* Vos tâches *
A. Pouvez-vous recopier fidèlement le passage de la critique du récital de Matthieu Latreille qui s'ouvre sur les mots contenant « Pierre Grandmaison, titulaire » et se clôt sur « et bien lourdes. » ?
B. Reprenez la critique du récital de Matthieu Latreille à partir de sa dernière phrase et poursuivez-en la rédaction.

+++ Extrait

Invité l'été dernier à la série dominicale d'orgue de la Basilique Notre-Dame, Matthieu Latreille y revenait cette année et y jouera une troisième fois l'été prochain, dans le cadre d'une quasi-intégrale Widor-Vierne de 75e anniversaire, les deux maîtres de l'orgue symphonique français étant disparus la même année 1937.

Pierre Grandmaison, titulaire à Notre-Dame et responsable de ces récitals, a confié à son élève Latreille, pour l'an prochain, la troisième Symphonie de Vierne. De cette symphonie considérée comme la plus achevée des six que Vierne nous a laissées, M. Latreille avait retenu dimanche soir trois des cinq mouvements, comme une sorte d'avant-première pour l'an prochain et aussi en accord avec cette nouvelle tendance des organistes de s'en tenir à quelques mouvements seulement des symphonies de Widor et de Vierne, lesquelles, il faut le reconnaître, sont parfois bien longues et bien lourdes.

Passe encore que l'on omette un ou deux mouvements de certaines oeuvres, mais ajouter à une oeuvre un mouvement qui ne lui appartient pas est un jeu fort dangereux. M. Latreille a joué ce jeu avec Bach et le Prélude et Fugue BWV 544, en si mineur : il a intercalé le deuxième mouvement, Andante, de la quatrième Sonate en trio, BWV 528, entre les deux composantes du diptyque, c'est-à-dire entre le prélude et la fugue.

++++++
+++ Lignes de données

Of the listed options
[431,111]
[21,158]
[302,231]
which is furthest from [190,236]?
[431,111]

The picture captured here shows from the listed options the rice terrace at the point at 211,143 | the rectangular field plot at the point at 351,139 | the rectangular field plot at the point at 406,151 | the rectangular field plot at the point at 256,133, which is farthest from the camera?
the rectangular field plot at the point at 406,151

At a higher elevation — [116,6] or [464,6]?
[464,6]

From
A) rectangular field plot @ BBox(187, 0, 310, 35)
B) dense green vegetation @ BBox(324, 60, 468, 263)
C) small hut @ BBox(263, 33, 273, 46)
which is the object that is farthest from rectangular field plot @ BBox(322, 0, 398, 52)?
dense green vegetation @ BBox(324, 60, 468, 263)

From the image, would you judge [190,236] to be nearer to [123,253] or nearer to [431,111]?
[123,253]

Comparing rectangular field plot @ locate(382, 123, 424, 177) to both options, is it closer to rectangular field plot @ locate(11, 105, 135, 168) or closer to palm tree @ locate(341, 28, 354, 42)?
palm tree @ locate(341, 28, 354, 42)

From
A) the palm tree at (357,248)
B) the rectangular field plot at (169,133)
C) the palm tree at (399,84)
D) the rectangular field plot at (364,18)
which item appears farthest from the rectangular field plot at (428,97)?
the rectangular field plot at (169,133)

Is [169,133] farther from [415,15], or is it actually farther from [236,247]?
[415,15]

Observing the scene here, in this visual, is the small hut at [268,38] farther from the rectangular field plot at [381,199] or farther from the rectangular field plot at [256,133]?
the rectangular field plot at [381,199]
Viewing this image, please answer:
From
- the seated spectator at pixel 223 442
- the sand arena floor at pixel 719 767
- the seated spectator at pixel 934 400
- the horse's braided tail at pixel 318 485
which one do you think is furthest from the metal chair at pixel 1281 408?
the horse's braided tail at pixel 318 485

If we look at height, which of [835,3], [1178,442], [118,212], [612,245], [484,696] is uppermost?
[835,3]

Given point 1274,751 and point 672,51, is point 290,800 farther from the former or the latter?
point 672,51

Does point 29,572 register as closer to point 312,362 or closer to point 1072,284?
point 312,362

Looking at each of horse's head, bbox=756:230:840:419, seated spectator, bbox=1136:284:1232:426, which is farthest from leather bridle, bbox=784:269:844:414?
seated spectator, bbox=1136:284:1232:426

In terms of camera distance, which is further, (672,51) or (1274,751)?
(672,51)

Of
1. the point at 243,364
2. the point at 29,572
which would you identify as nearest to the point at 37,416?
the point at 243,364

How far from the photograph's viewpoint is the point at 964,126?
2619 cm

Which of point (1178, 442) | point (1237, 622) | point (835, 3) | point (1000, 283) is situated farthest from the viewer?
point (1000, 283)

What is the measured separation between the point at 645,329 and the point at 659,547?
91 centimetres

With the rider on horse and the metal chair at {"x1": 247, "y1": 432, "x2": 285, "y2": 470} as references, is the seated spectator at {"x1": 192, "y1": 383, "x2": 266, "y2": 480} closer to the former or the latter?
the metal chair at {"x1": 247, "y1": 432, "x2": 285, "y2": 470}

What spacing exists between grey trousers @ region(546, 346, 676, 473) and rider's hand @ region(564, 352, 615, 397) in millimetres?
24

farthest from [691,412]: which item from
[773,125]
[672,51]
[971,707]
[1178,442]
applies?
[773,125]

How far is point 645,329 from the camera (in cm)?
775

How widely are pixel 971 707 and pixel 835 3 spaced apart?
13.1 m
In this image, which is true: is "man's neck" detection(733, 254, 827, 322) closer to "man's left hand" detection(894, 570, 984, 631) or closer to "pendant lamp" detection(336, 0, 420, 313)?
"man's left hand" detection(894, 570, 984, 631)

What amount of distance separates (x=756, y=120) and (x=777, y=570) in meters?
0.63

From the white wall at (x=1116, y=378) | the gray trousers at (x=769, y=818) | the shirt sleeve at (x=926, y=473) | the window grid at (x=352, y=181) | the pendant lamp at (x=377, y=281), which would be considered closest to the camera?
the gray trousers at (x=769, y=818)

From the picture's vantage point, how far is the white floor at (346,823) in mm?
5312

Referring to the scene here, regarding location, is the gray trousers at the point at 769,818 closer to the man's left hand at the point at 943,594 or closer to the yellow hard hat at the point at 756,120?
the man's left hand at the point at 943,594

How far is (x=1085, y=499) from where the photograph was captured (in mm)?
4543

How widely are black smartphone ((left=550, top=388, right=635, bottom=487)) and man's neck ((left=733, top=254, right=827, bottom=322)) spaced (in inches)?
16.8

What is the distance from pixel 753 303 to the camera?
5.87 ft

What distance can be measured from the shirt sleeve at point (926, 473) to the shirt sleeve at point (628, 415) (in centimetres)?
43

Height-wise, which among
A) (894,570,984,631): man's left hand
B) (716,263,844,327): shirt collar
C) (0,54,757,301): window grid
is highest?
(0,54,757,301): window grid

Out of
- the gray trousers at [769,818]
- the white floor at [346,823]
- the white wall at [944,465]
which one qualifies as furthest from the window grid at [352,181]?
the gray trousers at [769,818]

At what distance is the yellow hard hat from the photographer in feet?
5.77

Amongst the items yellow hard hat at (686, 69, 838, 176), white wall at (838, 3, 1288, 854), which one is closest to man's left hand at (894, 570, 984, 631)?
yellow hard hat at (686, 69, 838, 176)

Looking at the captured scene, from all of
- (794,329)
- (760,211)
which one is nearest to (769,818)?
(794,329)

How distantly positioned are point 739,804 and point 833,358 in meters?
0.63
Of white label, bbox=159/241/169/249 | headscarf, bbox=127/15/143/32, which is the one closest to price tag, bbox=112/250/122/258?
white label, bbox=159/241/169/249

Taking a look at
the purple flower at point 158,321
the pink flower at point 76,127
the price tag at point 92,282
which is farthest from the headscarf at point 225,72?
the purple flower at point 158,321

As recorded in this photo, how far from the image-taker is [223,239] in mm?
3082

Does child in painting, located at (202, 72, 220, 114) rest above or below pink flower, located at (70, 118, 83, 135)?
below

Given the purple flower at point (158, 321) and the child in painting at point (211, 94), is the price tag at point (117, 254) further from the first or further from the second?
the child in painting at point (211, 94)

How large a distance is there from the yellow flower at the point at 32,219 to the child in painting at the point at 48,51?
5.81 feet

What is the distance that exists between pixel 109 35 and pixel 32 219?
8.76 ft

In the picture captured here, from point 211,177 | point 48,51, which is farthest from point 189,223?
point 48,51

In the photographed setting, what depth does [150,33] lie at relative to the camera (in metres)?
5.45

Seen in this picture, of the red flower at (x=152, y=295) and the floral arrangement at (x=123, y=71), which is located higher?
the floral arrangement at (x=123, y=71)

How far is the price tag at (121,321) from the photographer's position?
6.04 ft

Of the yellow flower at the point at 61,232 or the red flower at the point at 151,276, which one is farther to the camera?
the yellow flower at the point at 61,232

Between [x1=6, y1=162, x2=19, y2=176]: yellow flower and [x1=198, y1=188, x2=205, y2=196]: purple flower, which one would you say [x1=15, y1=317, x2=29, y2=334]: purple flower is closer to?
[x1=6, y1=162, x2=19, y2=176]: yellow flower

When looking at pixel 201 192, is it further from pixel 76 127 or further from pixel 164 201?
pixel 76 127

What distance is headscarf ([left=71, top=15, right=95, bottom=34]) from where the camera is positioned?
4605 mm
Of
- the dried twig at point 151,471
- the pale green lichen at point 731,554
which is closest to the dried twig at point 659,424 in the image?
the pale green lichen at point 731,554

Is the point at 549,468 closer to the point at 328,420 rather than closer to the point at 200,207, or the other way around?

++++++

* Liste des réponses *
A.
Pierre Grandmaison, titulaire à Notre-Dame et responsable de ces récitals, a confié à son élève Latreille, pour l'an prochain, la troisième Symphonie de Vierne. De cette symphonie considérée comme la plus achevée des six que Vierne nous a laissées, M. Latreille avait retenu dimanche soir trois des cinq mouvements, comme une sorte d'avant-première pour l'an prochain et aussi en accord avec cette nouvelle tendance des organistes de s'en tenir à quelques mouvements seulement des symphonies de Widor et de Vierne, lesquelles, il faut le reconnaître, sont parfois bien longues et bien lourdes.

B.
L'organiste de 28 ans a expliqué qu'il avait voulu «apporter de la variété» au diptyque -- comme si celui-ci en avait besoin ! -- avec cette page venue d'ailleurs et colorée d'anches nombreuses et différentes aux deux mains. Effectivement, il y avait du contraste aux claviers manuels et du contraste au sein même de ce BWV 544 agrandi. Le problème, c'est que la chose n'a pas été conçue ainsi par Bach. La présence de l'Andante au beau milieu du diptyque non seulement n'ajoutait rien de valable à l'original mais en déformait carrément la physionomie.

Je ne comprends pas le professeur d'endosser de telles libertés, surtout que le BWV 544 de M. Latreille se défendait parfaitement bien comme tel : placé sur une registration à la fois sobre et généreuse, et lu avec une clarté qui, à la pédale autant qu'aux manuels, servait  bien la complexe fugue aux trois contresujets.

Dans les limites de ces récitals d'une heure, sans entracte, l'organiste livra avec conviction le deuxième Choral de Franck, qui n'est pourtant pas le plus séduisant des trois, et conclut avec les trois extraits de Vierne mentionnés. Ce condensé de la troisième Symphonie confirma  les qualités de virtuose, de registrateur et d'interprète déjà révélées par le débutant : un Allegro initial tumultueux, un Adagio méditant sur quelques jeux seulement, une toccata finale explosive faisant appel à l'orgue complet.

MATTHIEU LATREILLE, organiste. Dimanche soir, Basilique Notre-Dame. Orgue à traction électropneumatique Casavant (1890-1991); 92 jeux, quatre claviers manuels et pédale.